Comment limiter les restrictions excessives (et la peur de manger)
Face à des symptômes récurrents, la tentation est grande : « si j’enlève ça, ça ira mieux ». Et on finit parfois avec une liste de 20 aliments interdits, sans base médicale solide.
Pour éviter ça :
- Notez vos symptômes sur 2 à 3 semaines : quoi, quand, après quel repas, intensité des douleurs, ballonnements, diarrhée, etc.
- Repérez les récurrences (toujours après un même aliment ou un même type de repas ? copieux ? gras ? pris trop vite ?)
- Testez une modification à la fois pendant 2 à 3 semaines (par exemple : réduire le lait, mais garder les yaourts et fromages) plutôt que de tout bannir en bloc.
- Gardez à l’esprit que la façon de manger compte aussi : manger vite, stressé, en parlant beaucoup, favorise les troubles digestifs.
Côté équilibre nutritionnel, l’objectif est simple :
- Garder :
- Des féculents à chaque repas (avec ou sans gluten selon votre cas)
- Au moins 5 portions de fruits et légumes par jour (en jouant sur ceux que vous tolérez le mieux)
- 1 à 2 portions de protéines par jour (d’origine animale ou végétale)
- Des matières grasses de qualité (huile de colza, d’olive, de noix)
- Adapter en :
- Remplaçant, plutôt qu’en supprimant sans alternative
- Combinant les sources (par exemple mélanger céréales et légumineuses pour de bonnes protéines végétales)
Quand consulter et auprès de qui ?
Certaines situations nécessitent une consultation sans tarder :
- Réaction généralisée (urticaire, malaise, difficulté à respirer) après un repas
- Œdème du visage, de la langue ou de la gorge
- Vomissements répétés, diarrhée violente avec signes de déshydratation
- Perte de poids non expliquée, fatigue intense, anémie
- Symptômes digestifs fréquents (plusieurs fois par semaine) qui altèrent votre qualité de vie
Les interlocuteurs utiles :
- Médecin généraliste : première évaluation, tri des causes possibles, prescription des premiers examens, orientation.
- Allergologue : suspicion d’allergie alimentaire, maladie cœliaque, réactions aiguës.
- Gastro-entérologue : troubles digestifs chroniques, suspicion de maladie inflammatoire, cœliaque, intolérances complexes.
- Diététicien(ne) – nutritionniste : adaptation fine de l’alimentation, éviction ciblée, prévention des carences.
L’idée n’est pas de médicaliser chaque ballonnement, mais de ne pas rester seul avec des symptômes qui durent, vous inquiètent ou vous limitent.
En pratique : par où commencer dès cette semaine ?
Pour rendre tout cela concret, voici un plan d’action simple, en trois temps.

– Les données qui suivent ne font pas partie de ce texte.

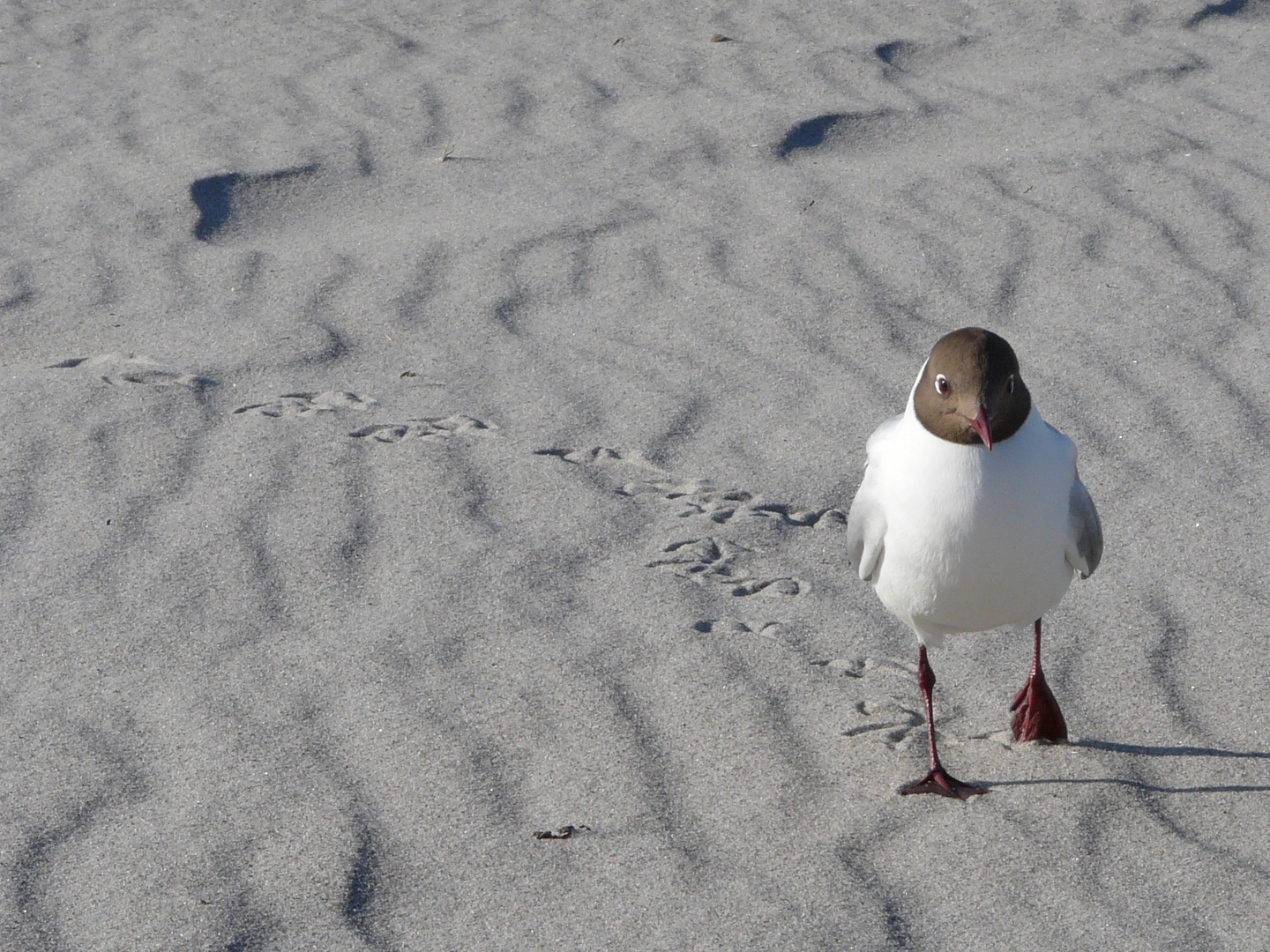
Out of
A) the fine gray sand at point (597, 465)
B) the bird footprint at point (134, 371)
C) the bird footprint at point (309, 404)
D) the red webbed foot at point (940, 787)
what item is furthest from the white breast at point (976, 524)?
the bird footprint at point (134, 371)

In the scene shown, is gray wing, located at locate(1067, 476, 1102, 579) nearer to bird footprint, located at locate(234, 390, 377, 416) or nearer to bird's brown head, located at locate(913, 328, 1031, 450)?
bird's brown head, located at locate(913, 328, 1031, 450)

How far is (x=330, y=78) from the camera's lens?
700 centimetres

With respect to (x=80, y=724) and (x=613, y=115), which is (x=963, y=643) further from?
(x=613, y=115)

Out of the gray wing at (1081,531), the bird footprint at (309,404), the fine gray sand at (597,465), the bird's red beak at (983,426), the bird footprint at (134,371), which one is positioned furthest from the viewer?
the bird footprint at (134,371)

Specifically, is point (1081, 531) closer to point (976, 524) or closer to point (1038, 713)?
point (976, 524)

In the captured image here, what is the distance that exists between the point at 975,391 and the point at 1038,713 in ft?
2.81

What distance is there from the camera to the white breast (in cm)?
283

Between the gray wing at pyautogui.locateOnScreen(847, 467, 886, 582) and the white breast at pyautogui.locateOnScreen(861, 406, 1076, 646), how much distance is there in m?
0.03

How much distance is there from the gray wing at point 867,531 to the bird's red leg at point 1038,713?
39 cm

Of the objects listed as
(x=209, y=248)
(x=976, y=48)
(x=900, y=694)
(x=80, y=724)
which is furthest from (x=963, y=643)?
(x=976, y=48)

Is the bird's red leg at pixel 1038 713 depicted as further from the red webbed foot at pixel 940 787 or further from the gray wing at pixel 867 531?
the gray wing at pixel 867 531

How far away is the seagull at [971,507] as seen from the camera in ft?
9.12

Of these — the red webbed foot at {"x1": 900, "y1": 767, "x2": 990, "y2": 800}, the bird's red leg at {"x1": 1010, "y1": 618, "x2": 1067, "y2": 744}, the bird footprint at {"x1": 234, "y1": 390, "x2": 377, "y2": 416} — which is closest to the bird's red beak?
the bird's red leg at {"x1": 1010, "y1": 618, "x2": 1067, "y2": 744}

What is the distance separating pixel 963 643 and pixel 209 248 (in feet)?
11.0
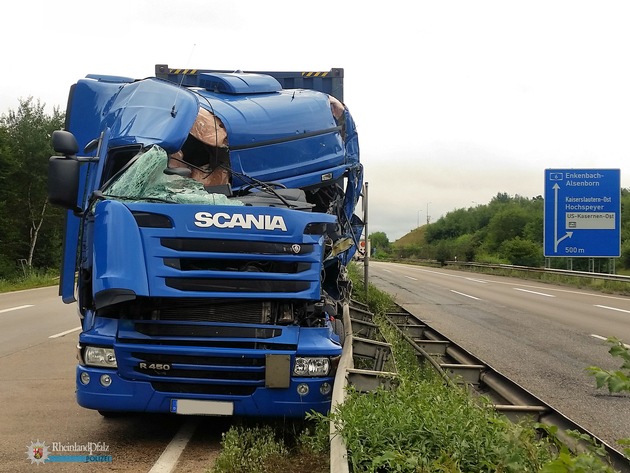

Étape 1 : observer sans juger (1 à 2 semaines)
- Tenir un carnet alimentaire : ce que vous mangez, vos symptômes (type, intensité, délai après le repas).
- Noter aussi : contexte (stress, repas pris vite, alcool, manque de sommeil).
Étape 2 : cibler une hypothèse principale (avec votre médecin si possible)
- Symptômes rapides, cutanés, respiratoires ou malaise après certains aliments : suspicion d’allergie → consultation médicale avant toute éviction radicale.
- Ballonnements et diarrhée après produits laitiers : suspicion d’intolérance au lactose → test progressif de réduction, voire examens.
- Troubles digestifs chroniques + fatigue, anémie, antécédents familiaux : penser maladie cœliaque → ne pas arrêter le gluten avant la prise de sang.
Étape 3 : ajuster votre assiette progressivement
- Ne supprimer qu’un groupe d’aliments à la fois, sur une période limitée (2 à 4 semaines), en veillant à toujours proposer une alternative nutritionnelle.
- Surveiller l’évolution des symptômes : améliorés, inchangés, aggravés ?
- Si l’amélioration est nette, discuter avec un professionnel de la réintroduction ciblée (pour trouver le seuil de tolérance) ou de la nécessité d’une éviction stricte.
Allergies et intolérances alimentaires n’obligent pas à vivre dans la peur de votre assiette. Avec un diagnostic rigoureux, des choix adaptés et un minimum de méthode, il est possible de limiter les symptômes, de rester gourmand et de préserver un bon équilibre nutritionnel.